----- Supplied data -----

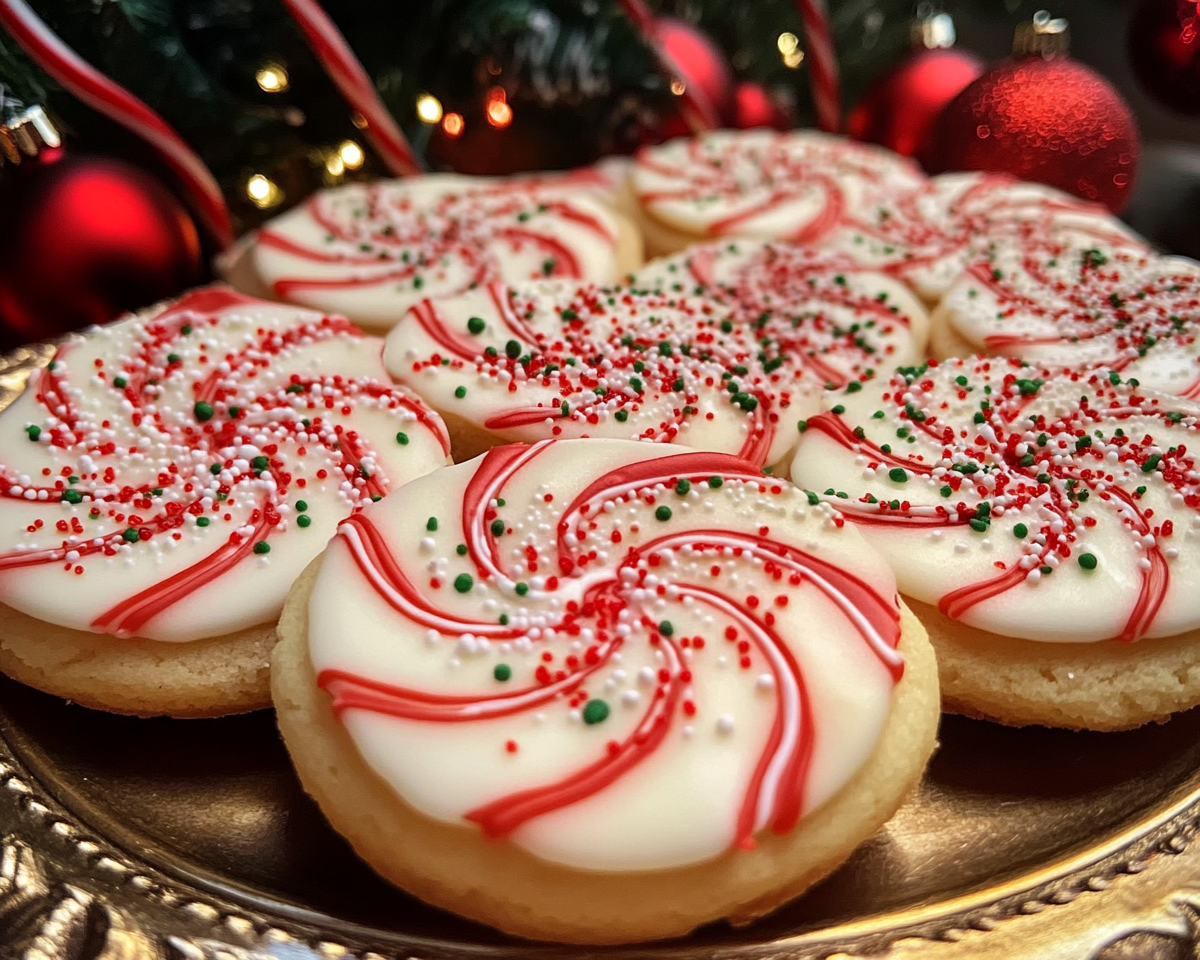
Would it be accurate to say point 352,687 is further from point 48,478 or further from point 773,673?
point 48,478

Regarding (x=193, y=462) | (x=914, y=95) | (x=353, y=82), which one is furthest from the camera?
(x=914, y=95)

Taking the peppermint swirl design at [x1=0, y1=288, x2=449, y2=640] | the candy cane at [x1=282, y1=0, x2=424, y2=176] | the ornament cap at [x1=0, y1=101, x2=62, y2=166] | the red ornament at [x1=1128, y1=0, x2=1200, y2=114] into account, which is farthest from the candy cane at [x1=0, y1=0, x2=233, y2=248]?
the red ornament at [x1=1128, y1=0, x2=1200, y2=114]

-----
----- Supplied data -----

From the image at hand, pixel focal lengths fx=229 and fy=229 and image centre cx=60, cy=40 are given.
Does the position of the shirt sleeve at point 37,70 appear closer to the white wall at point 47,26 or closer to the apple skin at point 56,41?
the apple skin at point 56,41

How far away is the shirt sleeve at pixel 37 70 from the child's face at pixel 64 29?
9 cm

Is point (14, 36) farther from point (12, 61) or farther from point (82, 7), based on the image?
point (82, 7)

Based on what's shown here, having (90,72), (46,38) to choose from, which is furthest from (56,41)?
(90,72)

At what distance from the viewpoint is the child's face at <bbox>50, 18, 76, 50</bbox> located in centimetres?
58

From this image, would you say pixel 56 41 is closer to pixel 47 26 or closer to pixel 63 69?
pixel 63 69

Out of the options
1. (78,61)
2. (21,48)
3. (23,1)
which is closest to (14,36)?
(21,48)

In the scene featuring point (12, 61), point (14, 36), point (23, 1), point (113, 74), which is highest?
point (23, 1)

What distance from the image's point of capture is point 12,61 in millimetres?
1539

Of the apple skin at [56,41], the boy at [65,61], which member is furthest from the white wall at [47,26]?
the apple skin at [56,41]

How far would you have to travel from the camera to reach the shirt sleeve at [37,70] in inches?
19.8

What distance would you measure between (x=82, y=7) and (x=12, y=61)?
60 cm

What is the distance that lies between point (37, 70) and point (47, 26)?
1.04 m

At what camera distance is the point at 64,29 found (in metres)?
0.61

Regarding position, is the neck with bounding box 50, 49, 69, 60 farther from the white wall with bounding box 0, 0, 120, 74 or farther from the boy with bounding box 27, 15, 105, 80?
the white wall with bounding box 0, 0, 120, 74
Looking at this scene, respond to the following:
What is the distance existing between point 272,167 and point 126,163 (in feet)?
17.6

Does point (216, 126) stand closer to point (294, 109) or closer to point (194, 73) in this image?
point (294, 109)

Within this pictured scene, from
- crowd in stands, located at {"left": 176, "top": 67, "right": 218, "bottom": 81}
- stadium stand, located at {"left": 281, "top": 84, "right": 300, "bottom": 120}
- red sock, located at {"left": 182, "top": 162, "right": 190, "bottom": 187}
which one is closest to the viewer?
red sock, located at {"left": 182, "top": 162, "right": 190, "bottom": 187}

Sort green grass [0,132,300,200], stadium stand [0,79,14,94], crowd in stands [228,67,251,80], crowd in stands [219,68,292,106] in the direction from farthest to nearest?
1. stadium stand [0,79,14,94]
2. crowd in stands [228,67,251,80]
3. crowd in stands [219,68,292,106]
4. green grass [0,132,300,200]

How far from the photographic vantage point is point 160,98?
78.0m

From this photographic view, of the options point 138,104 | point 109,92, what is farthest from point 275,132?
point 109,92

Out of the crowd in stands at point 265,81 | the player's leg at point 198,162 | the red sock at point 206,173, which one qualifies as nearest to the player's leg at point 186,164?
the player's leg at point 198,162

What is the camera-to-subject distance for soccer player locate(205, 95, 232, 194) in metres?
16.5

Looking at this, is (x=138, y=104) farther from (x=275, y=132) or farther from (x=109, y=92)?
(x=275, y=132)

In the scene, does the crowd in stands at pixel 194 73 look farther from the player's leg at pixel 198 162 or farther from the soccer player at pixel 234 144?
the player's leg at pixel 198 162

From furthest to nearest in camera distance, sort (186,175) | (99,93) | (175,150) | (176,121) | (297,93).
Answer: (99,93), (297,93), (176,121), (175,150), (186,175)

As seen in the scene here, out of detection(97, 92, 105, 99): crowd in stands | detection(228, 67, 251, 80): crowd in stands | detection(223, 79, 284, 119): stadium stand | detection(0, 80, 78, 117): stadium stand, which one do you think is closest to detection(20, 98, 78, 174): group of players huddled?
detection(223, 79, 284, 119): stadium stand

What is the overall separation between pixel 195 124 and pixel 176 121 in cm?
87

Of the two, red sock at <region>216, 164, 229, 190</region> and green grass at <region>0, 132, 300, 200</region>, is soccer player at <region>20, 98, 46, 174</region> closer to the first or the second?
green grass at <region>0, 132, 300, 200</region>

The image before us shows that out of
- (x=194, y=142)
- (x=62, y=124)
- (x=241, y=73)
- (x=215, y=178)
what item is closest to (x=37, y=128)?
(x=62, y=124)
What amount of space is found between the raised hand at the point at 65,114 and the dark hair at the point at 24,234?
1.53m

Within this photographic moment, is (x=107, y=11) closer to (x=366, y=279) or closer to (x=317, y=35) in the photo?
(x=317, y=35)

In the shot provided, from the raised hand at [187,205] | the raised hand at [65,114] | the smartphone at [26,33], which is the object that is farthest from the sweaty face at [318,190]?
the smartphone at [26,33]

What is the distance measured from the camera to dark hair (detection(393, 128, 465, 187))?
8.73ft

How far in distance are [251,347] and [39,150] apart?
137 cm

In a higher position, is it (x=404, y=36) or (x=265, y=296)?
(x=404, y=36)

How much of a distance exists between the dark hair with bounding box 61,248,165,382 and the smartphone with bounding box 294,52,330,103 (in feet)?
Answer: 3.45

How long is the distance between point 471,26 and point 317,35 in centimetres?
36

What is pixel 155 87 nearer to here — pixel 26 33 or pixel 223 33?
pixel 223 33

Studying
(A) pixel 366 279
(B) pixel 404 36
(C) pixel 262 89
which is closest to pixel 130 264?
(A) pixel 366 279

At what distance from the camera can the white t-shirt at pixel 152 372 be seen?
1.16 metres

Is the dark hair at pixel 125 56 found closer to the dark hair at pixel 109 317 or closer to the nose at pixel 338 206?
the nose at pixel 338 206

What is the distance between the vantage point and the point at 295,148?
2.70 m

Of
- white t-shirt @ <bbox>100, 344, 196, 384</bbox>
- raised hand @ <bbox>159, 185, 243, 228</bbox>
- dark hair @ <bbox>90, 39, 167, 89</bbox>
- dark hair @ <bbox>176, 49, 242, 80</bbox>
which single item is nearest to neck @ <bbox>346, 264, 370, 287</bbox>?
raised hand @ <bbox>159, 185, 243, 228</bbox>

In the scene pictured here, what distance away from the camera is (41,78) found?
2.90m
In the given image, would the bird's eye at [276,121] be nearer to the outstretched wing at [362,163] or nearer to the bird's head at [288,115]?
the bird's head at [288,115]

-----

**Required task**. List every line in the items above that contains the string "sock", treating uppercase and lowercase as different.

**In response**.
- red sock, located at {"left": 182, "top": 162, "right": 190, "bottom": 187}
red sock, located at {"left": 182, "top": 162, "right": 190, "bottom": 187}
Out of the crowd in stands at point 265,81 | the player's leg at point 198,162 | the red sock at point 206,173, which one qualifies as nearest to the player's leg at point 186,164?
Of the two, red sock at <region>216, 164, 229, 190</region> and green grass at <region>0, 132, 300, 200</region>, is soccer player at <region>20, 98, 46, 174</region> closer to the first or the second?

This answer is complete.